In-Vivo dosimetry was implemented with diodes controlled by the dedicated
Software PTW-VivoSoft. In order to
verify the feasibility of rescheduling
treatment between Linacs, on Linac2 only profile acquisition for dose
estimation at patient`s skin and mid-plane; homogeneity; and PDD curve, were
performed. For every clinical TBI treatment, pre-treatment quality assurance
and dose evaluation were performed in order to validate the calculated monitor
units, as well as in vivo measurements during first fraction.
Results
Theoretical curves proved to be accurate in prediction of weighing factors for determination of modulated arcs for both Linac1 and Linac2, with homogeneities of 2,3% & 1.42% in L-R profiles, respectively. Homogeneities derived from measurements in phantom surface were 7,06% & 4.67% with respect to CAX and 7,11% & 3.94% with respect to prescription mid-plane. PDD curves in TBI conditions of both Linacs matched within 0.4%.

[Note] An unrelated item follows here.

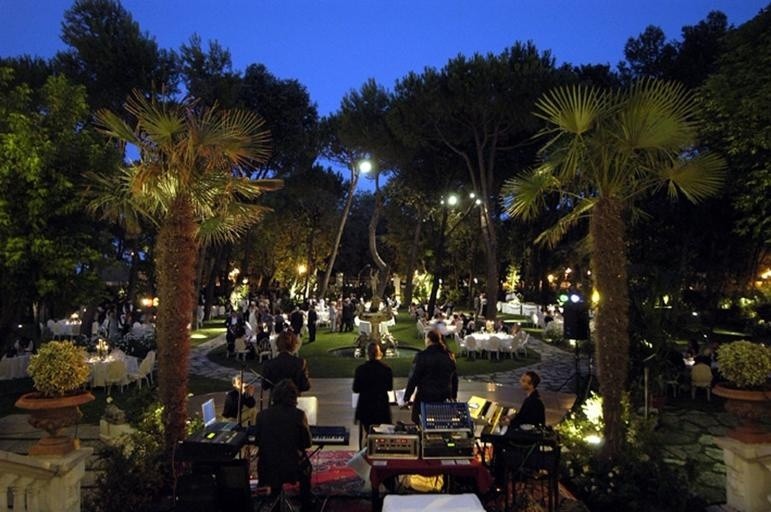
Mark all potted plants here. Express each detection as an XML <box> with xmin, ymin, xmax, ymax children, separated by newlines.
<box><xmin>713</xmin><ymin>340</ymin><xmax>771</xmax><ymax>443</ymax></box>
<box><xmin>10</xmin><ymin>340</ymin><xmax>95</xmax><ymax>458</ymax></box>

For 22 treated patients, 18 Linac1 and 4 Linac2, pre-treatment dose measurements differed from prescribed doses within 1.1% ± 1.86% on average. For Linac1 & Linac2, pre-treatment dose measurements were within 4.5% & 3.5% of prescribed dose; while clinical in vivo dosimetry, within 3.0% & 4.5% of prescribed dose, respectively. For clinical treatments, pre-treatment dose evaluation and in vivo dosimetry were within 5% of the prescribed dose regardless of the Linac.
Conclusion
VMAT-TBI Dosimetry is robust between Linacs that are fully matched for conventional VMAT treatments, adding therefore easy patient transferability to other advantages of the technique, such as Independence of treatment room size; optimal dose homogeneity throughout the body, comfort and reproducibility of patient position and short treatment times.